Chris Carrabba performs as Dashboard Confessional in Davie, Fla., circa 2000.
Kelly Kaufman Wisniewski
/
Courtesy of the artist
Chris Carrabba performs as Dashboard Confessional in Davie, Fla., circa 2000.

In Columbus, Ohio, Dashboard Confessional always seems to blow in with the shift of the Midwest season. That shift takes longer these days, what with the injured planet; the heat and humidity can lap at the edges of the nighttime well into September, sometimes early October. At the height of these in-between moments — in early spring, where a person walks out of a house and immediately realizes they are either underdressed or overdressed, or later, as the summer slowly undresses itself down to the bare fluorescence of autumn — Chris Carrabba and his band arrive, usually playing one of the first or last outdoor shows of the year.
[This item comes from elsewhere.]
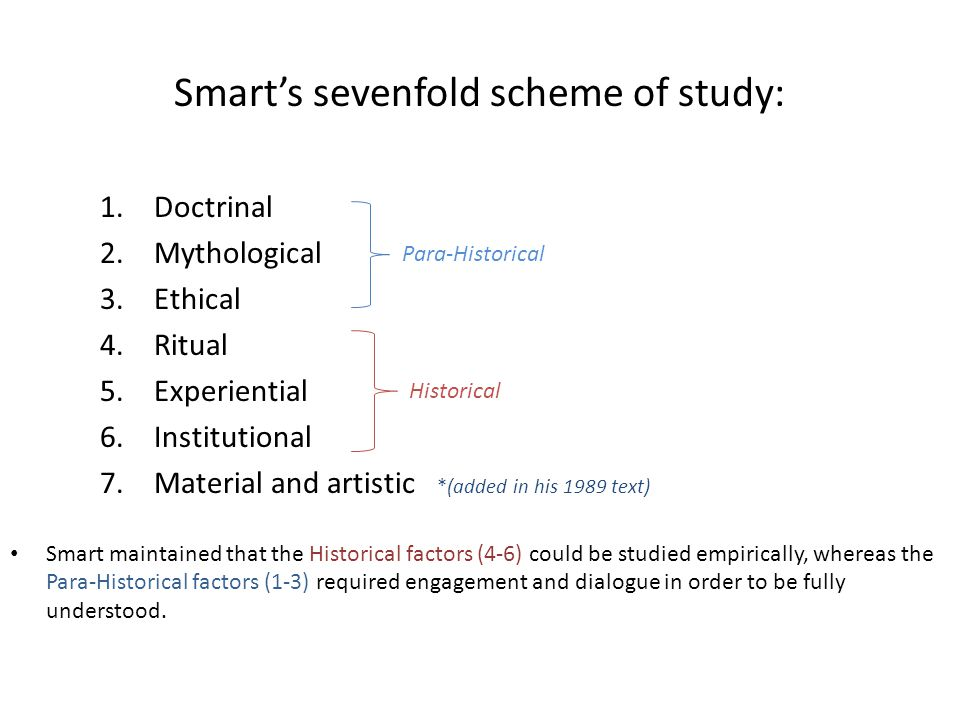 Smart's sevenfold scheme of study:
He comes to Columbus so much because he loves it, he assures us. A few summers ago when the Cavs and Kyrie Irving hit an impasse, he stepped to the mic and told the crowd that we had to do all we could to keep Kyrie here in town. No one told him he wasn't in Cleveland, and I suppose that's one way to return affection. But when Carrabba brings his songs to town, me and everyone I know go to see him — even though we know exactly what we're getting, and how we're getting it.
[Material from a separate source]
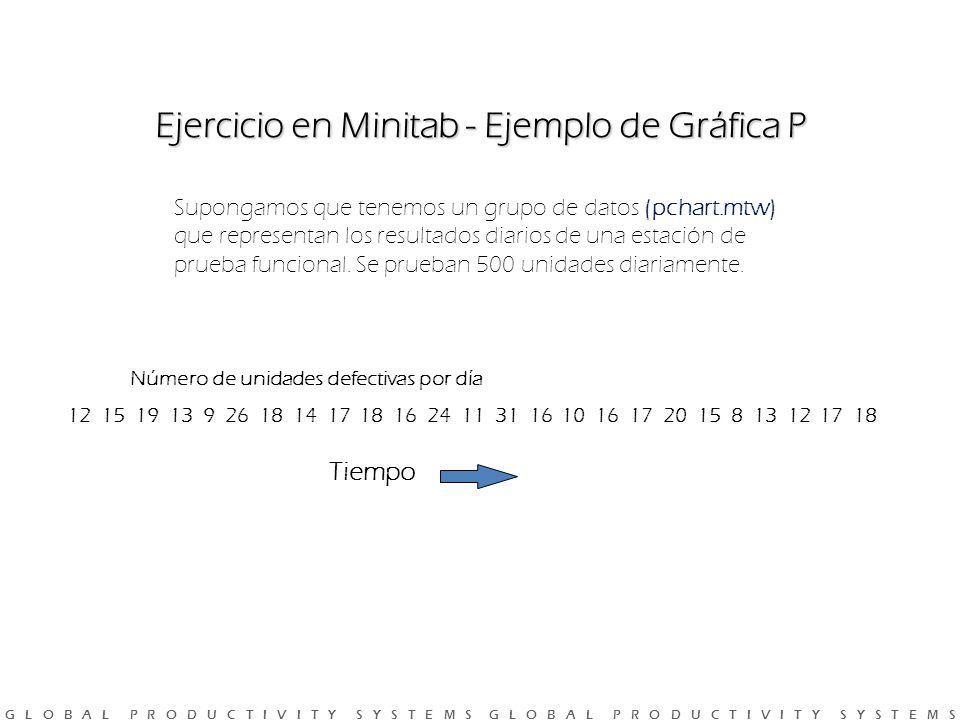 G L O B A L P R O D U C T I V I T Y S Y S T E M S G L O B A L P R O D U C T I V I T Y S Y S T E M S Ejercicio en Minitab - Ejemplo de Gráfica P Supongamos que tenemos un grupo de datos (pchart.mtw) que representan los resultados diarios de una estación de prueba funcional.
Granted, his speaking voice has taken on a deeper Southern affect, and he's more prone to point out that he and his band are just a bunch of workin' stiffs, lucky to be playing anywhere. His singing voice is gentler, more patient, not always sniffing for the chance to accelerate to a buildup. And to those who have long loved his songs, he has finally become visually unrecognizable: Once known by his boyishly clean face and immovably gelled hair, he now wears a thick beard, his hair swooped to one side and sometimes tucked underneath a hat with a brim so wide it borders on comical. If even those small changes feel jarring, it's because many of us have only known Carrabba in a few modes — most of them built around his introduction in 2000, when he recorded and released his first album, The Swiss Army Romance.

Whether the emo music of the 2000s and its many offshoots have done more harm than good is in the eye of the beholder. If I'm weighing my damage as a fan, I don't think I can say that I've broken even: So many songs from the years when I loved this music most feel less approachable to me today for the recklessly imbalanced lens they place on relationships. I'm not as jaded or as angry as I used to be, and my pathways to cynicism are found outside of music these days. But it helps that in Dashboard songs, the beloved rarely becomes the enemy. The enemy is the mess of emotions that one cannot unravel themselves from — and even then, through the unraveling, the enemy becomes beloved. I loved this album then, and do now, for how it opens: A body wrapped in a blanket, an absence aching for anyone to fill it, the remnants of a person and how they can haunt a once shared space. "Screaming Infidelities" is an overly earnest breakup song, but it works because of how actively pained Carrabba sounds while singing it.

The Swiss Army Romance, released in March 2000 by the tiny Florida indie Fiddler Records and later given a wide reissue, was the emo of its era distilled to its core purpose — music made to mine and dissect one's own emotions. Even if, through that process, nothing about them is found to be spectacular, this music relied on the understanding that the very having of emotions was a spectacular feat — that if you missed someone or loved someone or lost someone, it meant you were alive and could shout about the trembling nest of feelings in your corner of this endlessly spinning rock. Carrabba unlocked this concept early, and has leaned into it heavy throughout his career. On his debut, using an acoustic guitar and his voice and little else, he focused most closely on the mundane — the small and specific heartbreaks and excitements that, when accumulated, make up a lifetime of feelings.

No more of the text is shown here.